The final third place is Raymond Dufayel’s apartment. It is here that Amelie quietly reveals her loneliness, identifying with a young woman in his painting. Raymond assists Amelie in her quest to return the time capsule, and from his window he secretly observes her activities, including her defending Lucien from his abusive boss. A videotape from Raymond and Lucien (filmed in the apartment) finally gives Amelie the courage to reveal herself to Nino and find the connection she has been longing for.
These real, even mundane locations have a fantastical character in the Amelie universe. Jeunet and cinematographer Bruno Delbonnel employ a variety of cinematic tricks to create the world of the film. Dutch angles, wide-angle lenses, almost technicolor red, green and yellow color grading, moments of frenetic editing using stock footage, and jump cuts present an atmosphere which is obviously artificial. However, this visibly make-believe quality presents a social critique: if Amelie’s world is fantastical enough to belong to the realm of imagination, does that mean that its joy is inaccessible in real life? As an American who has lived my whole life in suburbs devoid of third places, it was easy for me to feel that way after watching the film. A 2021 Harvard study found that 61% of young American adults experienced “serious loneliness”, and the loss of third spaces is an important factor. Though the film is lighthearted, Amelie’s loneliness is visible throughout. Her resulting imagination and love of simple pleasures is what makes the story endearing, but her character is profoundly shaped by lifelong isolation.
In Amelie’s case, she can overcome this isolation by accessing a community in the third places around her, but what about the rest of us? Sociologist Ray Oldenburg coined the term “third place” in his 1991 book, The Great Good Place and noted that third places were already in decline. This was twenty years before smartphones became ubiquitous and forty years after suburban sprawl defined the American environment, so social media and geography aren’t the only things to blame for growing American isolation. Beginning in the 1970’s, wages stagnated, leaving workers with less money and free time, and privatization and offshoring killed many local businesses. Over time, those that remain have become hostile to socializing; I can’t go anywhere in my neighborhood without seeing signs prohibiting “loitering”, and once you enter a business, there’s an understanding that you need to buy something or get out. Contrast this with the fantastical urban environment of Amelie’s Paris. Amelie walks or takes the metro everywhere, and even though the Two Windmills is a business, many regulars spend hours there without buying more than a cup of coffee.

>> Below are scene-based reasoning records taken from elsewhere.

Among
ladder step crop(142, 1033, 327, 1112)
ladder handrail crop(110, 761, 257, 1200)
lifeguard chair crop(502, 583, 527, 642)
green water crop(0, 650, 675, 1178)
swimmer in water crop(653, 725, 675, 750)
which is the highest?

I know I’m not making a one-to-one comparison here. Amelie is a movie, and an unrealistic one at that. After all, the crew famously removed trash and graffiti prior to filming, concealing Paris’ rough edges to serve the film’s imaginative setting. No place is perfect, and whatever route the U.S. takes to become more connected won’t be easy. I don’t have immediate solutions, but I do know that life can imitate art, and I believe a world with more third places would be a significantly happier one. Amelie is absorbing and imaginative, even escapist, but it can also inspire us to connect with each other, and to keep dreaming of a world where that connection is just a bit easier.